*Exercise brief*. Once you reach the line with "Historic home in", transcribe it and every line after it to the end of the records, exactly, but not the pictures.

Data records
================================

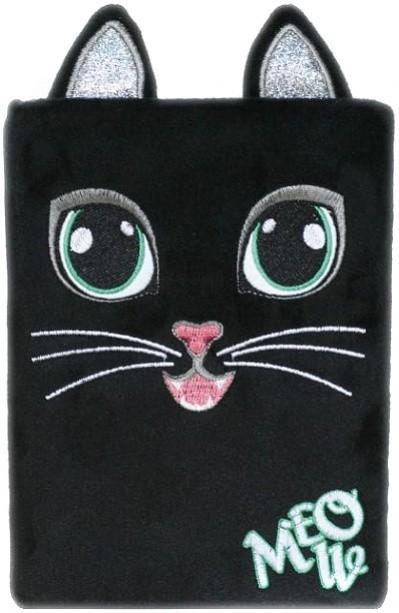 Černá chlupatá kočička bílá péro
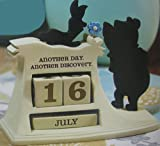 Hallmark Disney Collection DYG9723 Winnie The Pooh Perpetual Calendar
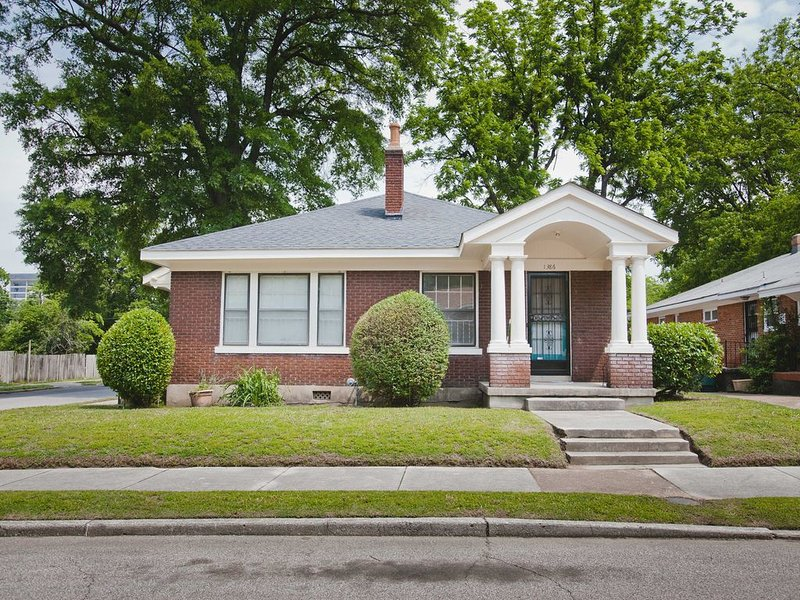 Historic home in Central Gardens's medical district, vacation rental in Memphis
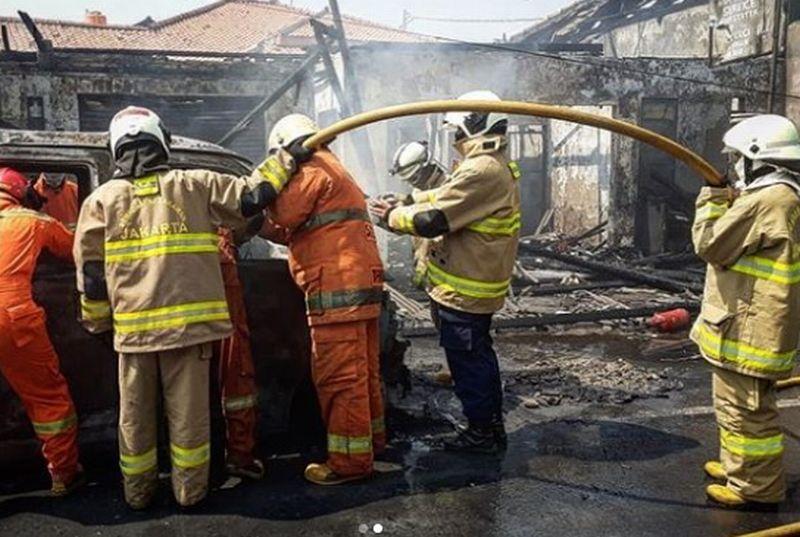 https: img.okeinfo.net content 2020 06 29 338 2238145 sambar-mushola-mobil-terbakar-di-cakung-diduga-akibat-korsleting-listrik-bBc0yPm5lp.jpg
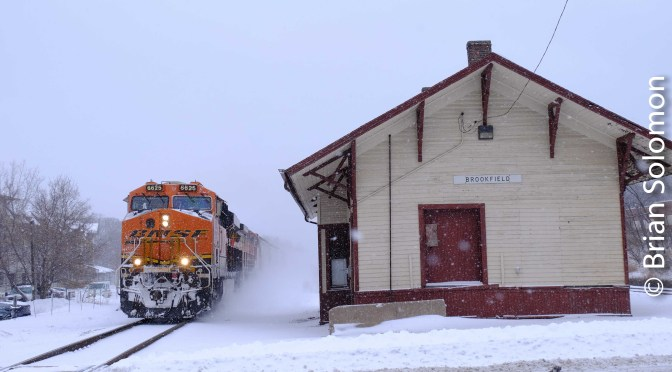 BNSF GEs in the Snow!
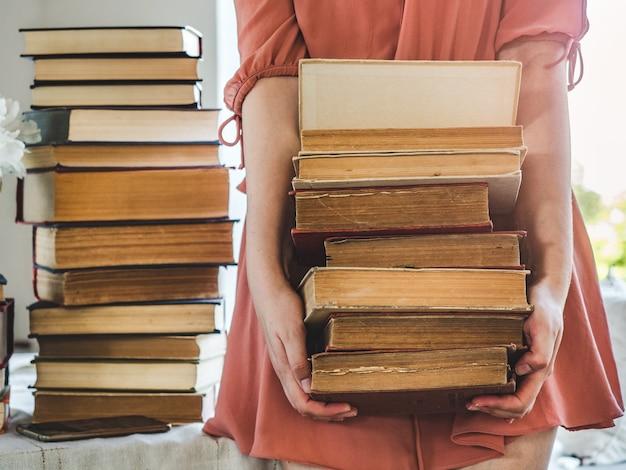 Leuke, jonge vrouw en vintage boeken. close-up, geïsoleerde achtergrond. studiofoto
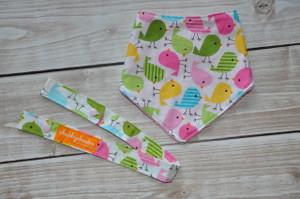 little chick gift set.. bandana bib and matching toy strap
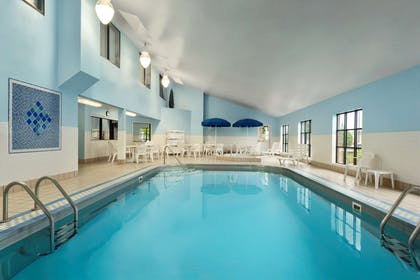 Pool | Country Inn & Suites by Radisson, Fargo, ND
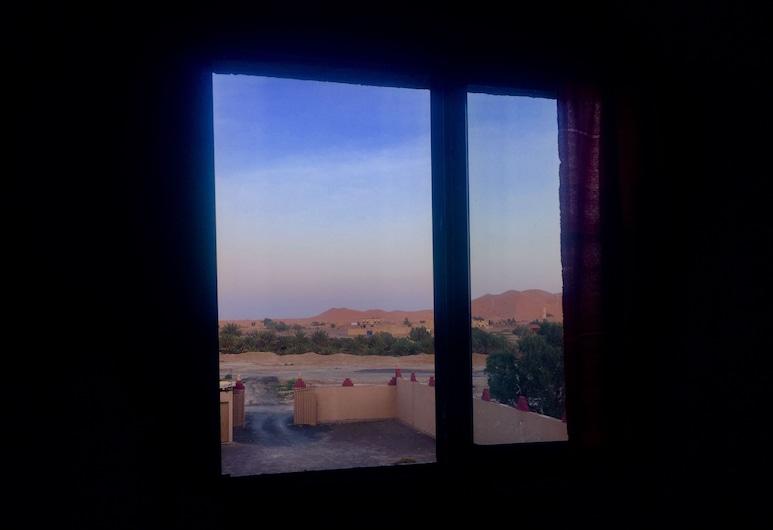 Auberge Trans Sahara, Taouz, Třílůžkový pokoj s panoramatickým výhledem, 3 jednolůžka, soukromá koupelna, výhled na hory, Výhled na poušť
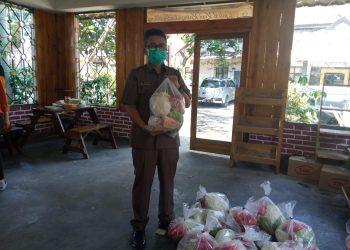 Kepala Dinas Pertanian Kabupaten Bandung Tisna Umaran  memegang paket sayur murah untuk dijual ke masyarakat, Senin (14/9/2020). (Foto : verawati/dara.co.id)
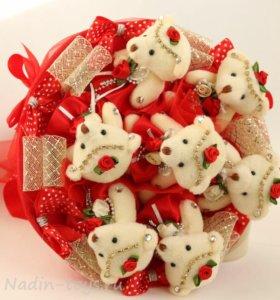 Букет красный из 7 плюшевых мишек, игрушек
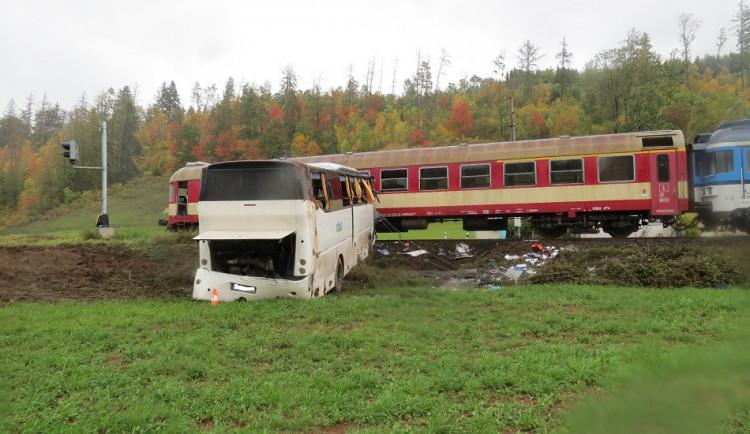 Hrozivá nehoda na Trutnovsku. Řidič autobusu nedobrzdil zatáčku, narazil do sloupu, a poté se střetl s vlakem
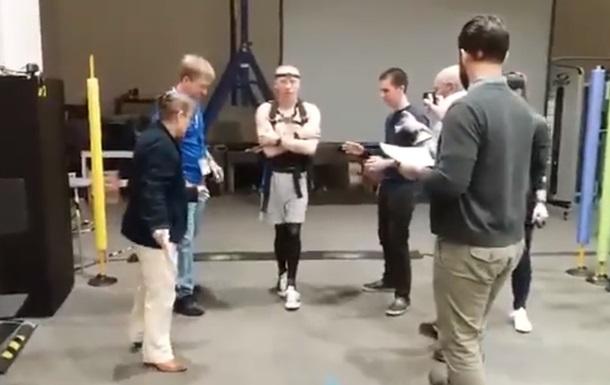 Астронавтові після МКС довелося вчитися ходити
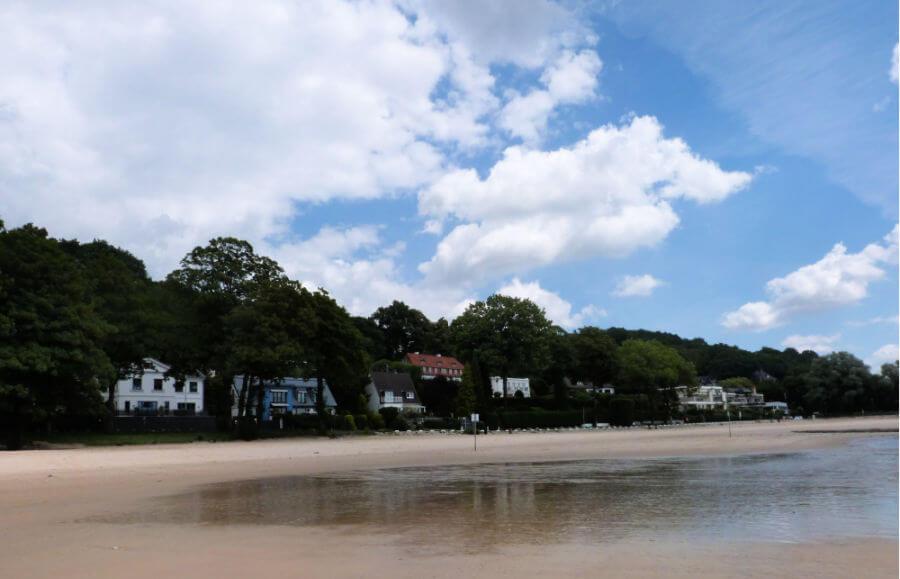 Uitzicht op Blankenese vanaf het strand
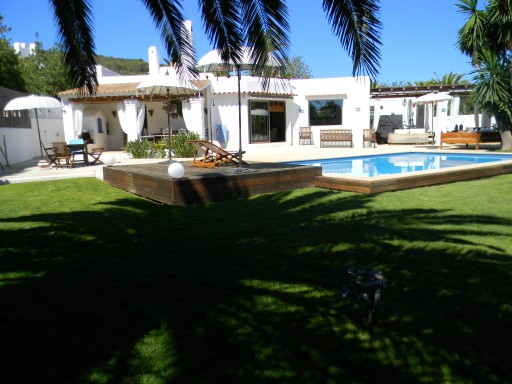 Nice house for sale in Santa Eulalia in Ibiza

================================

*Solved exercise*.
 Historic home in Central Gardens's medical district, vacation rental in Memphis
 https: img.okeinfo.net content 2020 06 29 338 2238145 sambar-mushola-mobil-terbakar-di-cakung-diduga-akibat-korsleting-listrik-bBc0yPm5lp.jpg
 BNSF GEs in the Snow!
 Leuke, jonge vrouw en vintage boeken. close-up, geïsoleerde achtergrond. studiofoto
 little chick gift set.. bandana bib and matching toy strap
 Pool | Country Inn & Suites by Radisson, Fargo, ND
 Auberge Trans Sahara, Taouz, Třílůžkový pokoj s panoramatickým výhledem, 3 jednolůžka, soukromá koupelna, výhled na hory, Výhled na poušť
 Kepala Dinas Pertanian Kabupaten Bandung Tisna Umaran  memegang paket sayur murah untuk dijual ke masyarakat, Senin (14/9/2020). (Foto : verawati/dara.co.id)
 Букет красный из 7 плюшевых мишек, игрушек
 Hrozivá nehoda na Trutnovsku. Řidič autobusu nedobrzdil zatáčku, narazil do sloupu, a poté se střetl s vlakem
 Астронавтові після МКС довелося вчитися ходити
 Uitzicht op Blankenese vanaf het strand
 Nice house for sale in Santa Eulalia in Ibiza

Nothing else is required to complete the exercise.